**Aim**
Copy the following material line for line, without changing anything.

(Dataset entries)

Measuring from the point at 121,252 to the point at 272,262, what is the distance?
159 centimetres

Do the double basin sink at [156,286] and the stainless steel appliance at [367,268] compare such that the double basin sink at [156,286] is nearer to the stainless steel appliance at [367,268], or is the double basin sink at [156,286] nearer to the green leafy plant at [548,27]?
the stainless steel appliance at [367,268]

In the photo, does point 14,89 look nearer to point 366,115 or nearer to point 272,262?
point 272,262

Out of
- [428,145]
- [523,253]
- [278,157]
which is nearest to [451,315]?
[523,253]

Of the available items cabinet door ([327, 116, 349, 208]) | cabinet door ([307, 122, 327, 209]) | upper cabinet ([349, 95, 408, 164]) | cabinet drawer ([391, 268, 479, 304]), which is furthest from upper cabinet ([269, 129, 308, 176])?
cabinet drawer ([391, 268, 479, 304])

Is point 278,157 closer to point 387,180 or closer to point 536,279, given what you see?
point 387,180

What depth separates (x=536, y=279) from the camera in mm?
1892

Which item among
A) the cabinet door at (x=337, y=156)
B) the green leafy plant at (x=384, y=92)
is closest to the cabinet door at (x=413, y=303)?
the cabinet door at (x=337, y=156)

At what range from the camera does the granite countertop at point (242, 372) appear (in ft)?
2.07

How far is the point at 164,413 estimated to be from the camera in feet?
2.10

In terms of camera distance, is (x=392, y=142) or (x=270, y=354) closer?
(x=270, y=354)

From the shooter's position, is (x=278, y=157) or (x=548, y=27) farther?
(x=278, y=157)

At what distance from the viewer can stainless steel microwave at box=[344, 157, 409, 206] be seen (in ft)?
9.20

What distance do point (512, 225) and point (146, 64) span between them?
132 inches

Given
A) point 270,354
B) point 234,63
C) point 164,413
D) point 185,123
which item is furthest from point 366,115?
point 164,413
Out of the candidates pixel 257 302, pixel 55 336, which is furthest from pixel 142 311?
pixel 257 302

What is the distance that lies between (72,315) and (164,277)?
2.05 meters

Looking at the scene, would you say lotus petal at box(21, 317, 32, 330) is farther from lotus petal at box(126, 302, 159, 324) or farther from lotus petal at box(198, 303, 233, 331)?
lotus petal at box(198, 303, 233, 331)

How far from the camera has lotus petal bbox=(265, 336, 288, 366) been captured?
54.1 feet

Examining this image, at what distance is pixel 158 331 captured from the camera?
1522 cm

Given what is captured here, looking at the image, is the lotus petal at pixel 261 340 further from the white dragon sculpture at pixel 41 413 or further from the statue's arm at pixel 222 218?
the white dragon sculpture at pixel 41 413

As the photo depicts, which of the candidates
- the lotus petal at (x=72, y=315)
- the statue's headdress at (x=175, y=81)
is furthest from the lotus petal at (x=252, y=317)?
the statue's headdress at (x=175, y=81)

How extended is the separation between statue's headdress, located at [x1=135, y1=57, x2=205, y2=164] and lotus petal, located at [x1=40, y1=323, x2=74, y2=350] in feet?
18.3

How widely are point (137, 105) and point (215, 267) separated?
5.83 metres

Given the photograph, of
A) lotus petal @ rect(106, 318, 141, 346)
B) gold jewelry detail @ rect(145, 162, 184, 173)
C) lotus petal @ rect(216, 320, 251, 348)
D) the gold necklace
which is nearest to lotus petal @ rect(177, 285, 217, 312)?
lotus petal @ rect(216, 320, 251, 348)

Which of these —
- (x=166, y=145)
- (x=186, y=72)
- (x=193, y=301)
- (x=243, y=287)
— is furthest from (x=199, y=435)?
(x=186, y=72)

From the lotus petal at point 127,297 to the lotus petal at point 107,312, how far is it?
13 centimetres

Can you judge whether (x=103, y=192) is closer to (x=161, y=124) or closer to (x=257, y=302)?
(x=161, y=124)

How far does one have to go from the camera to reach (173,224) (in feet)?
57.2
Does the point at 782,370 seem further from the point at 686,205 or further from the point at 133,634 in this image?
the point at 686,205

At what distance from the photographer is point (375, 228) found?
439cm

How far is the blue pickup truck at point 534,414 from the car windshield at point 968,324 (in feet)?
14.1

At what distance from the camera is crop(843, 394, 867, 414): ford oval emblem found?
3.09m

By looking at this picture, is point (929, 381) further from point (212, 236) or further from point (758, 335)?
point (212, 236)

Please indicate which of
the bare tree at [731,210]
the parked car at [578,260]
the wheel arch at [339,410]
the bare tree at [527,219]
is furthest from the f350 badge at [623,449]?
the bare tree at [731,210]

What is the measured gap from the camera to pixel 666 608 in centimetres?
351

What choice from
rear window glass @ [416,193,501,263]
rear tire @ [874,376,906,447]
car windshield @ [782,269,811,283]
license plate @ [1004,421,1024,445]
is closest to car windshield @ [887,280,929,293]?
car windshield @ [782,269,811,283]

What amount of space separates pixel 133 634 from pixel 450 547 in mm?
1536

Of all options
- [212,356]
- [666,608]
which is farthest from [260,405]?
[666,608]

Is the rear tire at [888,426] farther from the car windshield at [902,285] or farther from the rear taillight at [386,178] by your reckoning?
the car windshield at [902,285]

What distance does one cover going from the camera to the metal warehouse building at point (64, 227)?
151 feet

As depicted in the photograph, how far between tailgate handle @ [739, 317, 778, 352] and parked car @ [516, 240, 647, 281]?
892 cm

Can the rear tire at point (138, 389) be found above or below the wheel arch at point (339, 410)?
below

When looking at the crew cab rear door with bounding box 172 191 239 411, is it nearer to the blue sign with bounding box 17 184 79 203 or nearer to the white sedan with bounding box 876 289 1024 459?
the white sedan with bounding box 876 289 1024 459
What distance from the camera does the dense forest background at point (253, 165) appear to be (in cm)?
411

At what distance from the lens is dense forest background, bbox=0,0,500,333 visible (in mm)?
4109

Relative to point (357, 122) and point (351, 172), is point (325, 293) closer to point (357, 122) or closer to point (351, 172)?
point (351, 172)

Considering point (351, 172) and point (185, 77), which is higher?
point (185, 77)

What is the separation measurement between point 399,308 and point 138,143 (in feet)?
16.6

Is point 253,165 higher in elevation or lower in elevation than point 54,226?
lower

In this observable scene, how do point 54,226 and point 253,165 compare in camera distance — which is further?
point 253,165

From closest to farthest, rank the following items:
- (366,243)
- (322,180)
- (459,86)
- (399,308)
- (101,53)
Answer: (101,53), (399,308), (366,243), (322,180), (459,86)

**The reply**
Measuring from the point at 121,252 to the point at 272,262, what is the distance?
159 centimetres

Do the double basin sink at [156,286] and the stainless steel appliance at [367,268] compare such that the double basin sink at [156,286] is nearer to the stainless steel appliance at [367,268], or is the double basin sink at [156,286] nearer to the green leafy plant at [548,27]?
the stainless steel appliance at [367,268]

In the photo, does point 14,89 look nearer to point 366,115 or nearer to point 272,262?
point 272,262

Out of
- [428,145]
- [523,253]
- [278,157]
which is nearest to [451,315]?
[523,253]

Of the available items cabinet door ([327, 116, 349, 208]) | cabinet door ([307, 122, 327, 209]) | upper cabinet ([349, 95, 408, 164]) | cabinet drawer ([391, 268, 479, 304]), which is furthest from upper cabinet ([269, 129, 308, 176])?
cabinet drawer ([391, 268, 479, 304])

Is point 278,157 closer to point 387,180 or closer to point 536,279, given what you see?
point 387,180

What depth separates (x=536, y=279) from the camera in mm?
1892

Which item among
A) the cabinet door at (x=337, y=156)
B) the green leafy plant at (x=384, y=92)
is closest to the cabinet door at (x=413, y=303)?
the cabinet door at (x=337, y=156)

At what range from the camera does the granite countertop at point (242, 372) appear (in ft)?
2.07

How far is the point at 164,413 estimated to be from the camera in feet?
2.10

In terms of camera distance, is (x=392, y=142) or (x=270, y=354) closer?
(x=270, y=354)

From the shooter's position, is (x=278, y=157) or (x=548, y=27) farther?
(x=278, y=157)

At what distance from the viewer can stainless steel microwave at box=[344, 157, 409, 206] be seen (in ft)?
9.20

What distance do point (512, 225) and point (146, 64) span between them?
132 inches

Given
A) point 270,354
B) point 234,63
C) point 164,413
D) point 185,123
which item is furthest from point 366,115?
point 164,413
Out of the candidates pixel 257 302, pixel 55 336, which is furthest from pixel 142 311?
pixel 257 302

What is the distance that lies between (72,315) and (164,277)?
2.05 meters

Looking at the scene, would you say lotus petal at box(21, 317, 32, 330) is farther from lotus petal at box(126, 302, 159, 324) or farther from lotus petal at box(198, 303, 233, 331)?
lotus petal at box(198, 303, 233, 331)

How far from the camera has lotus petal bbox=(265, 336, 288, 366) been captured?
54.1 feet

Examining this image, at what distance is pixel 158 331 captured from the camera?
1522 cm

Given what is captured here, looking at the image, is the lotus petal at pixel 261 340 further from the white dragon sculpture at pixel 41 413 or further from the statue's arm at pixel 222 218?
the white dragon sculpture at pixel 41 413

As the photo depicts, which of the candidates
- the lotus petal at (x=72, y=315)
- the statue's headdress at (x=175, y=81)
is furthest from the lotus petal at (x=252, y=317)?
the statue's headdress at (x=175, y=81)

How extended is the separation between statue's headdress, located at [x1=135, y1=57, x2=205, y2=164] and lotus petal, located at [x1=40, y1=323, x2=74, y2=350] in feet?
18.3

How widely are point (137, 105) and point (215, 267) separated?
5.83 metres

Given the photograph, of
A) lotus petal @ rect(106, 318, 141, 346)
B) gold jewelry detail @ rect(145, 162, 184, 173)
C) lotus petal @ rect(216, 320, 251, 348)
D) the gold necklace
which is nearest to lotus petal @ rect(177, 285, 217, 312)?
lotus petal @ rect(216, 320, 251, 348)

Which of these —
- (x=166, y=145)
- (x=186, y=72)
- (x=193, y=301)
- (x=243, y=287)
— is furthest from (x=199, y=435)?
(x=186, y=72)

From the lotus petal at point 127,297 to the lotus petal at point 107,312, how far is it?
13 centimetres

Can you judge whether (x=103, y=192) is closer to (x=161, y=124) or closer to (x=257, y=302)?
(x=161, y=124)

How far does one have to go from the camera to reach (173,224) (in feet)?
57.2
Does the point at 782,370 seem further from the point at 686,205 or further from the point at 133,634 in this image?
the point at 686,205

At what distance from the photographer is point (375, 228) found?
439cm

How far is the blue pickup truck at point 534,414 from the car windshield at point 968,324 (in feet)?
14.1

At what distance from the camera is crop(843, 394, 867, 414): ford oval emblem found?
3.09m

By looking at this picture, is point (929, 381) further from point (212, 236) or further from point (758, 335)?
point (212, 236)

Please indicate which of
the bare tree at [731,210]
the parked car at [578,260]
the wheel arch at [339,410]
the bare tree at [527,219]
is furthest from the f350 badge at [623,449]?
the bare tree at [731,210]

What is the measured gap from the camera to pixel 666 608 in centimetres?
351

What choice from
rear window glass @ [416,193,501,263]
rear tire @ [874,376,906,447]
car windshield @ [782,269,811,283]
license plate @ [1004,421,1024,445]
is closest to car windshield @ [887,280,929,293]?
car windshield @ [782,269,811,283]

What amount of space separates pixel 133 634 from pixel 450 547 in mm?
1536

Of all options
- [212,356]
- [666,608]
which is farthest from [260,405]?
[666,608]

Is the rear tire at [888,426] farther from the car windshield at [902,285] or farther from the rear taillight at [386,178] by your reckoning?
the car windshield at [902,285]

What distance does one cover going from the camera to the metal warehouse building at point (64, 227)?
151 feet

As depicted in the photograph, how far between tailgate handle @ [739, 317, 778, 352] and parked car @ [516, 240, 647, 281]?
892 cm

Can the rear tire at point (138, 389) be found above or below the wheel arch at point (339, 410)?
below

When looking at the crew cab rear door with bounding box 172 191 239 411, is it nearer to the blue sign with bounding box 17 184 79 203 or nearer to the white sedan with bounding box 876 289 1024 459?
the white sedan with bounding box 876 289 1024 459
What distance from the camera does the dense forest background at point (253, 165) appear to be (in cm)?
411

At what distance from the lens is dense forest background, bbox=0,0,500,333 visible (in mm)?
4109

Relative to point (357, 122) and point (351, 172), is point (325, 293) closer to point (357, 122) or closer to point (351, 172)?
point (351, 172)

Considering point (351, 172) and point (185, 77), which is higher?
point (185, 77)

What is the separation measurement between point 399,308 and point 138,143 (in feet)?
16.6

Is point 253,165 higher in elevation or lower in elevation than point 54,226?
lower

In this observable scene, how do point 54,226 and point 253,165 compare in camera distance — which is further?
point 253,165

From closest to farthest, rank the following items:
- (366,243)
- (322,180)
- (459,86)
- (399,308)
- (101,53)
Answer: (101,53), (399,308), (366,243), (322,180), (459,86)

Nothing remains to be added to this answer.